===== ARTICLE
The Orphaned Worlds, by Michael Cobley
So Michael Cobley picks up where Seeds of Earth left off, continuing the story of humanity among the stars. This book certainly is, as the jacket blurb from Iain M. Banks proclaims, “galaxy-spanning”, and this reviewer confesses that it took a while to get in to the swing of thing, picking up numerous plot-lines and characters over a year since reading the first volume being an act that requires better recall than I possess. As a digression, it’s interesting that some authors of series in the SF&F genres provide a precis of what’s gone before, and others don’t, seemingly as a matter of principle – and Orphaned Worlds, however good it is (and it is very good) would definitely have benefited.
While the first book focused mostly on the action on the human colony of Darien, ‘lost’ to galactic civilisation for a long time before its discovery by the Sendrukan Hegemony, The Orphaned Worlds casts its net far wider, properly encompassing for the first time the fate of all three human colony ships that were launched to ensure the survival of humanity during the Swarm Wars. As well as the inhabitants of Darien, now locked in to an unequal struggle with the Sendrukan and Brolturan aliens who came proclaiming friendship, there are the Tygrans, a martial society of humans used as elite commandos by the Sendrukans, but whose history may not be all it appears to be, and the Asiatic peoples of Pilot Kao Chih, imprisoned and enslaved by alien overlords.
==========
===== MATERIAL SUPPLIED
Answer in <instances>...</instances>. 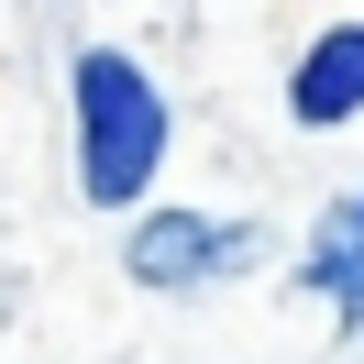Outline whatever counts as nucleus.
Returning <instances> with one entry per match:
<instances>
[{"label": "nucleus", "instance_id": "obj_1", "mask_svg": "<svg viewBox=\"0 0 364 364\" xmlns=\"http://www.w3.org/2000/svg\"><path fill=\"white\" fill-rule=\"evenodd\" d=\"M67 100H77V188L100 210L144 199L155 166H166V89L122 45H77L67 55Z\"/></svg>", "mask_w": 364, "mask_h": 364}, {"label": "nucleus", "instance_id": "obj_2", "mask_svg": "<svg viewBox=\"0 0 364 364\" xmlns=\"http://www.w3.org/2000/svg\"><path fill=\"white\" fill-rule=\"evenodd\" d=\"M243 254H254V232L221 221V210H155V221H133L122 265H133L144 287H221Z\"/></svg>", "mask_w": 364, "mask_h": 364}, {"label": "nucleus", "instance_id": "obj_3", "mask_svg": "<svg viewBox=\"0 0 364 364\" xmlns=\"http://www.w3.org/2000/svg\"><path fill=\"white\" fill-rule=\"evenodd\" d=\"M287 111L309 122V133H331V122H353V111H364V23H331L309 55H298Z\"/></svg>", "mask_w": 364, "mask_h": 364}, {"label": "nucleus", "instance_id": "obj_4", "mask_svg": "<svg viewBox=\"0 0 364 364\" xmlns=\"http://www.w3.org/2000/svg\"><path fill=\"white\" fill-rule=\"evenodd\" d=\"M298 276H309L342 320H364V188L320 210V232H309V254H298Z\"/></svg>", "mask_w": 364, "mask_h": 364}]
</instances>
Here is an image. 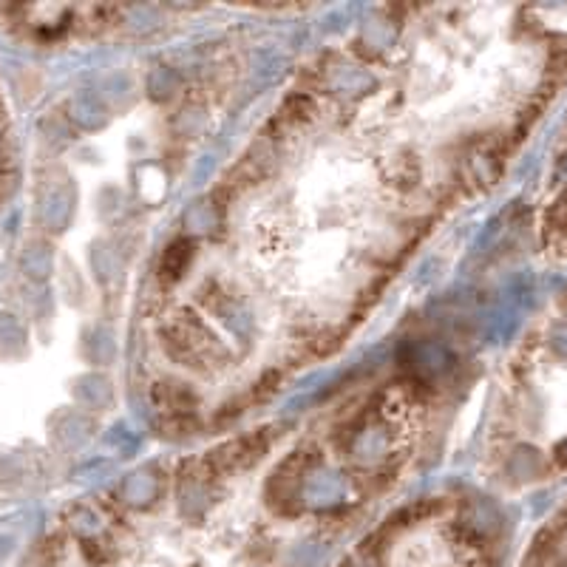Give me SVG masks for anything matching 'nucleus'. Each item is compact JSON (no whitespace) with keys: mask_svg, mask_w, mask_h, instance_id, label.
I'll return each mask as SVG.
<instances>
[{"mask_svg":"<svg viewBox=\"0 0 567 567\" xmlns=\"http://www.w3.org/2000/svg\"><path fill=\"white\" fill-rule=\"evenodd\" d=\"M190 247L188 241H176L168 253H165L162 258V273H168V275H179L182 273V267H188V258H190Z\"/></svg>","mask_w":567,"mask_h":567,"instance_id":"nucleus-1","label":"nucleus"}]
</instances>
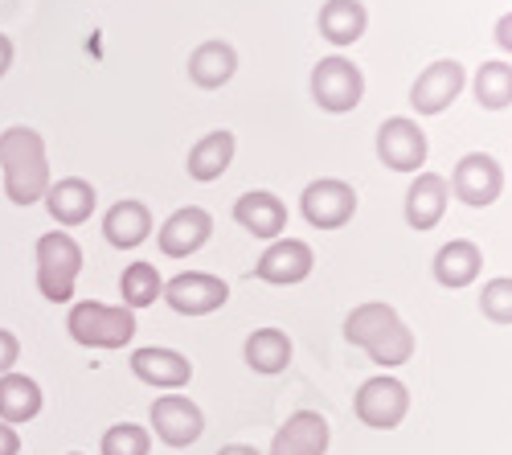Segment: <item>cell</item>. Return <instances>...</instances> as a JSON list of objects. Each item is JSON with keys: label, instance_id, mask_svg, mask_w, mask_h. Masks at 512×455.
<instances>
[{"label": "cell", "instance_id": "obj_1", "mask_svg": "<svg viewBox=\"0 0 512 455\" xmlns=\"http://www.w3.org/2000/svg\"><path fill=\"white\" fill-rule=\"evenodd\" d=\"M345 337H349V345L365 349L369 361L386 365V369H398V365H406L414 357V333H410V324L398 316V308L377 304V300H369V304H361V308L349 312Z\"/></svg>", "mask_w": 512, "mask_h": 455}, {"label": "cell", "instance_id": "obj_2", "mask_svg": "<svg viewBox=\"0 0 512 455\" xmlns=\"http://www.w3.org/2000/svg\"><path fill=\"white\" fill-rule=\"evenodd\" d=\"M0 173H5V193L13 205H37L50 189L46 140L25 123L5 128L0 132Z\"/></svg>", "mask_w": 512, "mask_h": 455}, {"label": "cell", "instance_id": "obj_3", "mask_svg": "<svg viewBox=\"0 0 512 455\" xmlns=\"http://www.w3.org/2000/svg\"><path fill=\"white\" fill-rule=\"evenodd\" d=\"M66 328L82 349H123L136 337V316H132V308H111V304H99V300H82V304L70 308Z\"/></svg>", "mask_w": 512, "mask_h": 455}, {"label": "cell", "instance_id": "obj_4", "mask_svg": "<svg viewBox=\"0 0 512 455\" xmlns=\"http://www.w3.org/2000/svg\"><path fill=\"white\" fill-rule=\"evenodd\" d=\"M78 271H82V246L66 230H50L37 238V292L50 304L74 300Z\"/></svg>", "mask_w": 512, "mask_h": 455}, {"label": "cell", "instance_id": "obj_5", "mask_svg": "<svg viewBox=\"0 0 512 455\" xmlns=\"http://www.w3.org/2000/svg\"><path fill=\"white\" fill-rule=\"evenodd\" d=\"M312 99L328 115H345V111H353L365 99V74L345 54L320 58L316 70H312Z\"/></svg>", "mask_w": 512, "mask_h": 455}, {"label": "cell", "instance_id": "obj_6", "mask_svg": "<svg viewBox=\"0 0 512 455\" xmlns=\"http://www.w3.org/2000/svg\"><path fill=\"white\" fill-rule=\"evenodd\" d=\"M160 296H164L168 308L181 312V316H209V312L226 308L230 287H226V279L209 275V271H181V275H173L164 283Z\"/></svg>", "mask_w": 512, "mask_h": 455}, {"label": "cell", "instance_id": "obj_7", "mask_svg": "<svg viewBox=\"0 0 512 455\" xmlns=\"http://www.w3.org/2000/svg\"><path fill=\"white\" fill-rule=\"evenodd\" d=\"M300 210H304L308 226H316V230H340V226H349L353 214H357V189L349 181L320 177V181H312L304 189Z\"/></svg>", "mask_w": 512, "mask_h": 455}, {"label": "cell", "instance_id": "obj_8", "mask_svg": "<svg viewBox=\"0 0 512 455\" xmlns=\"http://www.w3.org/2000/svg\"><path fill=\"white\" fill-rule=\"evenodd\" d=\"M463 205H472V210H484L492 205L500 193H504V169L500 160L488 156V152H467L455 173H451V185H447Z\"/></svg>", "mask_w": 512, "mask_h": 455}, {"label": "cell", "instance_id": "obj_9", "mask_svg": "<svg viewBox=\"0 0 512 455\" xmlns=\"http://www.w3.org/2000/svg\"><path fill=\"white\" fill-rule=\"evenodd\" d=\"M357 419L373 431H394L402 427L406 410H410V390L398 382V378H369L361 390H357Z\"/></svg>", "mask_w": 512, "mask_h": 455}, {"label": "cell", "instance_id": "obj_10", "mask_svg": "<svg viewBox=\"0 0 512 455\" xmlns=\"http://www.w3.org/2000/svg\"><path fill=\"white\" fill-rule=\"evenodd\" d=\"M152 431L164 447H193L205 435V415L185 394H160L152 402Z\"/></svg>", "mask_w": 512, "mask_h": 455}, {"label": "cell", "instance_id": "obj_11", "mask_svg": "<svg viewBox=\"0 0 512 455\" xmlns=\"http://www.w3.org/2000/svg\"><path fill=\"white\" fill-rule=\"evenodd\" d=\"M377 160L394 173H418L426 164V132L406 115L386 119L377 128Z\"/></svg>", "mask_w": 512, "mask_h": 455}, {"label": "cell", "instance_id": "obj_12", "mask_svg": "<svg viewBox=\"0 0 512 455\" xmlns=\"http://www.w3.org/2000/svg\"><path fill=\"white\" fill-rule=\"evenodd\" d=\"M463 82H467V70L455 62V58H439L431 62L410 87V107L418 115H439L447 111L459 95H463Z\"/></svg>", "mask_w": 512, "mask_h": 455}, {"label": "cell", "instance_id": "obj_13", "mask_svg": "<svg viewBox=\"0 0 512 455\" xmlns=\"http://www.w3.org/2000/svg\"><path fill=\"white\" fill-rule=\"evenodd\" d=\"M316 267V255L312 246L300 242V238H275L263 259L254 263V275H259L263 283H275V287H291V283H304Z\"/></svg>", "mask_w": 512, "mask_h": 455}, {"label": "cell", "instance_id": "obj_14", "mask_svg": "<svg viewBox=\"0 0 512 455\" xmlns=\"http://www.w3.org/2000/svg\"><path fill=\"white\" fill-rule=\"evenodd\" d=\"M209 234H213V218L201 210V205H185V210L168 214V222L160 226L156 242H160V251L168 259H189L209 242Z\"/></svg>", "mask_w": 512, "mask_h": 455}, {"label": "cell", "instance_id": "obj_15", "mask_svg": "<svg viewBox=\"0 0 512 455\" xmlns=\"http://www.w3.org/2000/svg\"><path fill=\"white\" fill-rule=\"evenodd\" d=\"M127 365H132V374L144 382V386H156V390H181L193 382V361L181 357L177 349H136L132 357H127Z\"/></svg>", "mask_w": 512, "mask_h": 455}, {"label": "cell", "instance_id": "obj_16", "mask_svg": "<svg viewBox=\"0 0 512 455\" xmlns=\"http://www.w3.org/2000/svg\"><path fill=\"white\" fill-rule=\"evenodd\" d=\"M234 222H238L246 234H254V238L275 242V238H283V230H287V205H283L271 189H250V193H242V197L234 201Z\"/></svg>", "mask_w": 512, "mask_h": 455}, {"label": "cell", "instance_id": "obj_17", "mask_svg": "<svg viewBox=\"0 0 512 455\" xmlns=\"http://www.w3.org/2000/svg\"><path fill=\"white\" fill-rule=\"evenodd\" d=\"M332 439V427L316 410H295V415L275 431L271 455H324Z\"/></svg>", "mask_w": 512, "mask_h": 455}, {"label": "cell", "instance_id": "obj_18", "mask_svg": "<svg viewBox=\"0 0 512 455\" xmlns=\"http://www.w3.org/2000/svg\"><path fill=\"white\" fill-rule=\"evenodd\" d=\"M41 201H46V214L58 226H82V222H91L99 193H95L91 181H82V177H62V181H50V189Z\"/></svg>", "mask_w": 512, "mask_h": 455}, {"label": "cell", "instance_id": "obj_19", "mask_svg": "<svg viewBox=\"0 0 512 455\" xmlns=\"http://www.w3.org/2000/svg\"><path fill=\"white\" fill-rule=\"evenodd\" d=\"M103 238L115 246V251H136L152 238V214L148 205L136 197H123L115 201L111 210L103 214Z\"/></svg>", "mask_w": 512, "mask_h": 455}, {"label": "cell", "instance_id": "obj_20", "mask_svg": "<svg viewBox=\"0 0 512 455\" xmlns=\"http://www.w3.org/2000/svg\"><path fill=\"white\" fill-rule=\"evenodd\" d=\"M447 177L439 173H418L414 185L406 189V226L410 230H435L447 214Z\"/></svg>", "mask_w": 512, "mask_h": 455}, {"label": "cell", "instance_id": "obj_21", "mask_svg": "<svg viewBox=\"0 0 512 455\" xmlns=\"http://www.w3.org/2000/svg\"><path fill=\"white\" fill-rule=\"evenodd\" d=\"M480 267H484V251L472 242V238H451L439 246L435 255V279L447 287V292H459V287H472L480 279Z\"/></svg>", "mask_w": 512, "mask_h": 455}, {"label": "cell", "instance_id": "obj_22", "mask_svg": "<svg viewBox=\"0 0 512 455\" xmlns=\"http://www.w3.org/2000/svg\"><path fill=\"white\" fill-rule=\"evenodd\" d=\"M234 74H238V50L230 41H201L189 54V78L201 91H222Z\"/></svg>", "mask_w": 512, "mask_h": 455}, {"label": "cell", "instance_id": "obj_23", "mask_svg": "<svg viewBox=\"0 0 512 455\" xmlns=\"http://www.w3.org/2000/svg\"><path fill=\"white\" fill-rule=\"evenodd\" d=\"M316 25L332 46H353V41H361L369 29V13H365L361 0H324Z\"/></svg>", "mask_w": 512, "mask_h": 455}, {"label": "cell", "instance_id": "obj_24", "mask_svg": "<svg viewBox=\"0 0 512 455\" xmlns=\"http://www.w3.org/2000/svg\"><path fill=\"white\" fill-rule=\"evenodd\" d=\"M234 148H238V144H234V132H226V128H218V132L201 136V140L189 148V160H185L189 177H193V181H201V185L218 181V177L230 169Z\"/></svg>", "mask_w": 512, "mask_h": 455}, {"label": "cell", "instance_id": "obj_25", "mask_svg": "<svg viewBox=\"0 0 512 455\" xmlns=\"http://www.w3.org/2000/svg\"><path fill=\"white\" fill-rule=\"evenodd\" d=\"M246 365L254 369V374L263 378H275L283 374V369L291 365V337L283 333V328H254V333L246 337V349H242Z\"/></svg>", "mask_w": 512, "mask_h": 455}, {"label": "cell", "instance_id": "obj_26", "mask_svg": "<svg viewBox=\"0 0 512 455\" xmlns=\"http://www.w3.org/2000/svg\"><path fill=\"white\" fill-rule=\"evenodd\" d=\"M41 386L25 374H0V423L21 427L41 415Z\"/></svg>", "mask_w": 512, "mask_h": 455}, {"label": "cell", "instance_id": "obj_27", "mask_svg": "<svg viewBox=\"0 0 512 455\" xmlns=\"http://www.w3.org/2000/svg\"><path fill=\"white\" fill-rule=\"evenodd\" d=\"M119 292H123V308H132V312H136V308H152V304L160 300V292H164V279H160L156 263L136 259L132 267H123Z\"/></svg>", "mask_w": 512, "mask_h": 455}, {"label": "cell", "instance_id": "obj_28", "mask_svg": "<svg viewBox=\"0 0 512 455\" xmlns=\"http://www.w3.org/2000/svg\"><path fill=\"white\" fill-rule=\"evenodd\" d=\"M476 103L484 111H504L512 107V66L508 62H484L476 70Z\"/></svg>", "mask_w": 512, "mask_h": 455}, {"label": "cell", "instance_id": "obj_29", "mask_svg": "<svg viewBox=\"0 0 512 455\" xmlns=\"http://www.w3.org/2000/svg\"><path fill=\"white\" fill-rule=\"evenodd\" d=\"M152 451V431L140 423H115L103 431L99 455H148Z\"/></svg>", "mask_w": 512, "mask_h": 455}, {"label": "cell", "instance_id": "obj_30", "mask_svg": "<svg viewBox=\"0 0 512 455\" xmlns=\"http://www.w3.org/2000/svg\"><path fill=\"white\" fill-rule=\"evenodd\" d=\"M480 312H484L492 324H512V279H508V275L484 283V292H480Z\"/></svg>", "mask_w": 512, "mask_h": 455}, {"label": "cell", "instance_id": "obj_31", "mask_svg": "<svg viewBox=\"0 0 512 455\" xmlns=\"http://www.w3.org/2000/svg\"><path fill=\"white\" fill-rule=\"evenodd\" d=\"M17 357H21V341L9 333V328H0V374H13Z\"/></svg>", "mask_w": 512, "mask_h": 455}, {"label": "cell", "instance_id": "obj_32", "mask_svg": "<svg viewBox=\"0 0 512 455\" xmlns=\"http://www.w3.org/2000/svg\"><path fill=\"white\" fill-rule=\"evenodd\" d=\"M17 451H21V435H17V427L0 423V455H17Z\"/></svg>", "mask_w": 512, "mask_h": 455}, {"label": "cell", "instance_id": "obj_33", "mask_svg": "<svg viewBox=\"0 0 512 455\" xmlns=\"http://www.w3.org/2000/svg\"><path fill=\"white\" fill-rule=\"evenodd\" d=\"M496 46H500L504 54H512V13H504V17L496 21Z\"/></svg>", "mask_w": 512, "mask_h": 455}, {"label": "cell", "instance_id": "obj_34", "mask_svg": "<svg viewBox=\"0 0 512 455\" xmlns=\"http://www.w3.org/2000/svg\"><path fill=\"white\" fill-rule=\"evenodd\" d=\"M13 70V37L0 33V78H5Z\"/></svg>", "mask_w": 512, "mask_h": 455}, {"label": "cell", "instance_id": "obj_35", "mask_svg": "<svg viewBox=\"0 0 512 455\" xmlns=\"http://www.w3.org/2000/svg\"><path fill=\"white\" fill-rule=\"evenodd\" d=\"M218 455H263L259 447H246V443H230V447H222Z\"/></svg>", "mask_w": 512, "mask_h": 455}, {"label": "cell", "instance_id": "obj_36", "mask_svg": "<svg viewBox=\"0 0 512 455\" xmlns=\"http://www.w3.org/2000/svg\"><path fill=\"white\" fill-rule=\"evenodd\" d=\"M70 455H82V451H70Z\"/></svg>", "mask_w": 512, "mask_h": 455}]
</instances>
==========
_EXERCISE AIM_: Retype the passage of the review of The Orphaned Worlds above that opens with the words containing "While the first" and closes with "by alien overlords.", copying it character for character.

_IN RESPONSE_:
While the first book focused mostly on the action on the human colony of Darien, ‘lost’ to galactic civilisation for a long time before its discovery by the Sendrukan Hegemony, The Orphaned Worlds casts its net far wider, properly encompassing for the first time the fate of all three human colony ships that were launched to ensure the survival of humanity during the Swarm Wars. As well as the inhabitants of Darien, now locked in to an unequal struggle with the Sendrukan and Brolturan aliens who came proclaiming friendship, there are the Tygrans, a martial society of humans used as elite commandos by the Sendrukans, but whose history may not be all it appears to be, and the Asiatic peoples of Pilot Kao Chih, imprisoned and enslaved by alien overlords.